• **Problem 1**: Can you reproduce the drug-induced vasculitis passage word for word, from "Ingestion of a" up to and including "common, and DIL."?
• **Problem 2**: How would the drug-induced vasculitis passage go on after its last sentence? Continue it from there.
Segment Start: Quoted passage
Drug-Induced Vasculitis
(DIV)
Ingestion of a number of drugs has been associated with the development of
ANCA-positive vasculitis (12,13). Renal involvement with glomerulonephritis is common. The
antibodies often lack specificity and may show direct activity against MPO, elastase, and
PR-3. Discontinuation of the offending drug results in resolution of the clinical disease
and a fall in the ANCA titer. DIV should be differentiated from drug-induced ANCA
production, which is much more common, and DIL.
Hematopoietic growth
factors including G-CSF and GM-CSF are used for conditions such as chronic benign
neutropenia, chemotherapy-related neutropenia, and Felty’s syndrome. Administration
of these growth factors has been associated with the development of cutaneous
leukocytoclastic and, rarely, systemic vasculitis (7,12,13,14). Interestingly, there is a
particularly high prevalence of vasculitis among patients with chronic benign neutropenia
receiving these growth factors. In this population there appears to be a close temporal
relationship between exposure and the onset of vasculitis. The risk of vasculitis
increases when the absolute neutrophil count (ANC) rises above 800/mm3, and the
problem almost always subsides with decreasing ANC. Cessation
of therapy is usually associated with prompt resolution of the vasculitis as well. A
number of vasculitis mimics may also develop in association with hematopoietic growth
factors, including Sweet’s syndrome and pyoderma gangrenosum.
Vaccination against a
number of pathogens including hepatitis B, influenza, and others have been associated with
the development of localized or systemic vasculitis.
Segment End: Quoted passage
Segment Start: Supplied entries
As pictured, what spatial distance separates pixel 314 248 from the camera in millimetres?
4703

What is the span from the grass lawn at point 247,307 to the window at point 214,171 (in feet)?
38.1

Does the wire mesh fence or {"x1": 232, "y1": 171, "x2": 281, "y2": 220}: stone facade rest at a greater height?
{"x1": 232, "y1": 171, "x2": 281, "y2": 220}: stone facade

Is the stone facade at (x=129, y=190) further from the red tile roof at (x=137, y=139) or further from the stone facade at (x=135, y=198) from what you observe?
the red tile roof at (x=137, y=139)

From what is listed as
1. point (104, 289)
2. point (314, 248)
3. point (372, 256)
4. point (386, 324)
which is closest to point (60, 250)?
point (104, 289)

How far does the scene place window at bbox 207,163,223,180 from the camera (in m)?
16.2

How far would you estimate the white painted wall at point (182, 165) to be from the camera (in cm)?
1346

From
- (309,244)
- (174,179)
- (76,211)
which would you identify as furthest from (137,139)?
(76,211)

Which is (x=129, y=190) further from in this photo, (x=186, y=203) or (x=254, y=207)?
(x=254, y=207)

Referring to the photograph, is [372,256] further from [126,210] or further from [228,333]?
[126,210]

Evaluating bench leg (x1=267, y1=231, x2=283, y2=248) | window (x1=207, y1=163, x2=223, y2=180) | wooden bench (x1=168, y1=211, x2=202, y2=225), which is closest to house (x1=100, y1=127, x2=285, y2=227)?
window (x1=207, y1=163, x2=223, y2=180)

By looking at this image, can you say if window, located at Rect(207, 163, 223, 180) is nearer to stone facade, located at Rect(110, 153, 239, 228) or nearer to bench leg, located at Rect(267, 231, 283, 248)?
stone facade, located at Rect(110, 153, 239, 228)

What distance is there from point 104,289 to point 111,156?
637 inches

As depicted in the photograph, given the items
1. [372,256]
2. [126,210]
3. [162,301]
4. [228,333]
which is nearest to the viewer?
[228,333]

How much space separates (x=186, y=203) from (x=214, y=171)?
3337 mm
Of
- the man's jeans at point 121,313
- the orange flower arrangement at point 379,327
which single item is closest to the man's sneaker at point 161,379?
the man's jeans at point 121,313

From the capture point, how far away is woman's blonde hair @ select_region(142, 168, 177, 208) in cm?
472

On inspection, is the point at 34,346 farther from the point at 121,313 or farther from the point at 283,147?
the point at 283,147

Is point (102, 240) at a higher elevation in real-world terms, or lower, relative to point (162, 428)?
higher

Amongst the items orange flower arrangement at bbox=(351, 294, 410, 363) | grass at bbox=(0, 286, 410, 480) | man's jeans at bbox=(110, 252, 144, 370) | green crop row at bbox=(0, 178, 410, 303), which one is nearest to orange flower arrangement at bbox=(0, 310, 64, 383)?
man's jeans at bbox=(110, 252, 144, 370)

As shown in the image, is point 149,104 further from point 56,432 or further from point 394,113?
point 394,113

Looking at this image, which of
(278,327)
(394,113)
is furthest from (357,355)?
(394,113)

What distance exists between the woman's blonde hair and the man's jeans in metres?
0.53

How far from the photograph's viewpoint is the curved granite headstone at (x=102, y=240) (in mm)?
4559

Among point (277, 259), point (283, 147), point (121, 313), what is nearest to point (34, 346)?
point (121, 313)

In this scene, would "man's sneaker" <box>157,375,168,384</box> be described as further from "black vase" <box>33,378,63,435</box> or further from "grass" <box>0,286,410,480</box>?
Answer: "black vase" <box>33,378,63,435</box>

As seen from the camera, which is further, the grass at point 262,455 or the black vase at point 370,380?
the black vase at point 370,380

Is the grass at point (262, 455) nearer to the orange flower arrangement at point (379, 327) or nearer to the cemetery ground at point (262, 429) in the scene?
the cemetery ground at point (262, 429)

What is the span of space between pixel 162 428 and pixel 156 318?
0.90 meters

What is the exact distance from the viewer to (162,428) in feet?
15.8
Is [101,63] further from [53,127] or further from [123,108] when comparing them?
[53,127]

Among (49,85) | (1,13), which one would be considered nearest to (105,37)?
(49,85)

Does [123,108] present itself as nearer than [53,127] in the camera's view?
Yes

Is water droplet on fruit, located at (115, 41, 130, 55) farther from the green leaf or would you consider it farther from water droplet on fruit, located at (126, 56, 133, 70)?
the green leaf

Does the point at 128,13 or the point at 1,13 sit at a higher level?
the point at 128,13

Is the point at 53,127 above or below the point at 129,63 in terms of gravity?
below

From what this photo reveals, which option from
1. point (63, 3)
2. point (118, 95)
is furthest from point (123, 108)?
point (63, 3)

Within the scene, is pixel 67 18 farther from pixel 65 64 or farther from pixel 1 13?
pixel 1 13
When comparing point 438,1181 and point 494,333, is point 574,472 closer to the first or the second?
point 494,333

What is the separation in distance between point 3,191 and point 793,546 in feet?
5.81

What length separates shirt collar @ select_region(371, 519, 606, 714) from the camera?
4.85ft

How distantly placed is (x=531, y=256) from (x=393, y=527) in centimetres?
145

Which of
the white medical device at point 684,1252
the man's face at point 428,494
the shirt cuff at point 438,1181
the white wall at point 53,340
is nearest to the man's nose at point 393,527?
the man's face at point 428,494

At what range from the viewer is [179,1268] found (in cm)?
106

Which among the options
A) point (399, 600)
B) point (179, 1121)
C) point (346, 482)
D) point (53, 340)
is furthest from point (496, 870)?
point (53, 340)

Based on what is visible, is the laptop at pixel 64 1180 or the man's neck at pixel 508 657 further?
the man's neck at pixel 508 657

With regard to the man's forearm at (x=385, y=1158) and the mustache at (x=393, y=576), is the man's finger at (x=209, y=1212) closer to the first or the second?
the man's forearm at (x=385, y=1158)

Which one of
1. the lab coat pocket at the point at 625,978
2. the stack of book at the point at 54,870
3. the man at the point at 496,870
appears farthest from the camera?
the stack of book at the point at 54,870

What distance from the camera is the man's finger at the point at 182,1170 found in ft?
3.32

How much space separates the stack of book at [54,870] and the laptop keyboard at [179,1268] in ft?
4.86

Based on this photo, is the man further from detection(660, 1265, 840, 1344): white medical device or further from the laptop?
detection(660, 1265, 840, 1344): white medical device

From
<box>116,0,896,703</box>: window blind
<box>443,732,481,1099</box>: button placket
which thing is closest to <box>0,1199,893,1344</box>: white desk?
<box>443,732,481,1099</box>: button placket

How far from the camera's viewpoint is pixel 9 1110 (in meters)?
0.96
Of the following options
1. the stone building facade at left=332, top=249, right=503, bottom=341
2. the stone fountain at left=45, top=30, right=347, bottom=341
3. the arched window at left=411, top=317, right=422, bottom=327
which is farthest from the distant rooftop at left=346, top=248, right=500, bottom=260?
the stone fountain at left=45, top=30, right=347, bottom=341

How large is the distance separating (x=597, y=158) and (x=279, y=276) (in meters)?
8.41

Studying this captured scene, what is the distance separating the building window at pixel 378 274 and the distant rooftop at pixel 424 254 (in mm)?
Segment End: Supplied entries
• **Exercise response 1**:
Ingestion of a number of drugs has been associated with the development of
ANCA-positive vasculitis (12,13). Renal involvement with glomerulonephritis is common. The
antibodies often lack specificity and may show direct activity against MPO, elastase, and
PR-3. Discontinuation of the offending drug results in resolution of the clinical disease
and a fall in the ANCA titer. DIV should be differentiated from drug-induced ANCA
production, which is much more common, and DIL.

• **Exercise response 2**:
The associations reported include cryoglobulinemia, polyarteritis nodosa,
Takayasu’s arteritis, Churg-Strauss syndrome, giant cell arteritis, cutaneous
leukocytoclastic vasculitis, Henoch-Schonlein purpura, Kawasaki disease, and microscopic
polyangiitis (15,16,17). The onset of vasculitis varies from 2 to 50 days. Most cases
resolve spontaneously or with steroid therapy. Rare incidents of relapsing or fatal
illness have been reported, although some of these cases may be related to an infectious
agent or co-incidental primary/idiopathic disease. Vaccination may trigger the onset of an
underlying autoimmune process. The overall incidence of vaccination-induced vasculitis
appears to be low. The authors recommend that clinicians should not withhold the
appropriate vaccination from patients with pre-existing autoimmune diseases or vasculitis
based on these case reports.
To date, there are 22 case
reports of asthma patients developing Churg-Strauss syndrome (CSS) while receiving
leukotriene inhibitors (18,19). The duration of exposure varies from 2 days to 10 months.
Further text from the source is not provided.